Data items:
──────

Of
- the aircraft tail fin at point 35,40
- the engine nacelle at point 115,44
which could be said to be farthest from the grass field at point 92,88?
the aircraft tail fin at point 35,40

──────

Brief →
Repeat all the records. Match each line exactly.

Exercise result →
Of
- the aircraft tail fin at point 35,40
- the engine nacelle at point 115,44
which could be said to be farthest from the grass field at point 92,88?
the aircraft tail fin at point 35,40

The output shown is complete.